Task set:
- a) Repeat everything in the article on the opera Wake from "Disaster as a" down to "in his opera.".
- b) Answer these about the article on the opera Wake:
(i) Which two bodies commissioned de Vries to write Wake?
(ii) Who wrote the entire electronic score for the third act?
(iii) In which venue is the premiere held?
=== Excerpted passage ===
Klaas de Vries, Photo Teo Krijgsman

Disaster as a purifying opera ritual

10 May 2010

The world trembles and quakes, reality has been turned upside down. The impact of a disaster cannot actually be measured. The suffering is immense. Composer Klaas de Vries hopes to express what cannot be put into words in his opera.

A vigil for the victims, an awakening for the survivors. His opera Wake (Vigil) has turned out to be a spiritual journey straight through physical and musical time. A comprehensive opera in which de Vries embraces emotions, looks for silence and works unscrupulously eclectically. Klaas de Vries was commissioned to write Wake by the National Travel Opera and the town council of Enschede for the tenth anniversary of the Enschede fireworks disaster. For quite a while de Vries wondered whether such an emotionally charged topic was suitable for a full evening music theatre work. Until he came across Cloud Atlas by the popular writer David Mitchell. “Such a musical book full of credible dialogues. This man had to write my libretto.” For a long time Mitchell would not commit himself, but de Vries’ proposals continued to stir his imagination. “In the end Mitchell wrote a complete libretto for me. It struck home immediately.”

In Wake the viewer follows the tribulations of nine inhabitants of an apartment building and their companions. The stormy feelings and fears just before and after the catastrophe. Wake, which is divided into four acts, does not follow time chronologically, but it is a revolutionary series of scenes full of moving mental leaps. The first act is a ‘Requiem’ which the composer had already completed for the ZaterdagMatinee in the Amsterdam Concertgebouw. “The disaster has already taken place. We hear a universal, meditative ritual for choir and orchestra, dedicated to victims of a disaster all over the world.” In the charming second act, de Vries abandons all reserve and creates a dazzling ode to life. The disaster has not yet taken place and the characters are living their own lives. “All the people living in the apartment building are given a musical form. We hear blues, jazz and even Puccini. That was the challenge: with so many styles, what remains of myself? Without Mitchell’s libretto I would never have attempted this.” In the short third act the consequences of the disaster are tangible. The texts are suffused with loneliness. René Uijlenhoet has written the entire electronic score for this act. De Vries considers the final act the counterpart of the opening Requiem. “Conversations between the diseased and the survivors keep going through one’s head. A huge cloud of memories drifts through this act. Can memories heal wounds?” This fourth act is remarkably serene. “Call it mystic. A large gesture of reconciliation and melancholy.”

A reflective plot full of unique storylines and personages. This brings to mind his last large-scale music theatre work, A King, Riding. “Mind you, I really wanted to write a real opera with dramatic action,” de Vries laughs. “But once again it didn’t turn out that way. David Mitchell has really understood me.”

Performances of Wake by Klaas de Vries and David Mitchell with the Choir of the National Travel Opera and the Orchestra of the East conducted by Reinbert de Leeuw and directed by Stephen Langridge, start on Thursday 13 May 2010. Premiere in Stadsschouwburg Enschede, followed by a  national tour.
=== Provided data ===
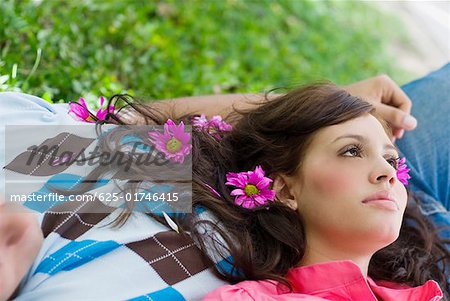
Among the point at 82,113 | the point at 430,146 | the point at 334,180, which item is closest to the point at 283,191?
the point at 334,180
===
Solutions:
- a)
Disaster as a purifying opera ritual

10 May 2010

The world trembles and quakes, reality has been turned upside down. The impact of a disaster cannot actually be measured. The suffering is immense. Composer Klaas de Vries hopes to express what cannot be put into words in his opera.

- b)
(i) The National Travel Opera and the town council of Enschede
(ii) René Uijlenhoet
(iii) Stadsschouwburg Enschede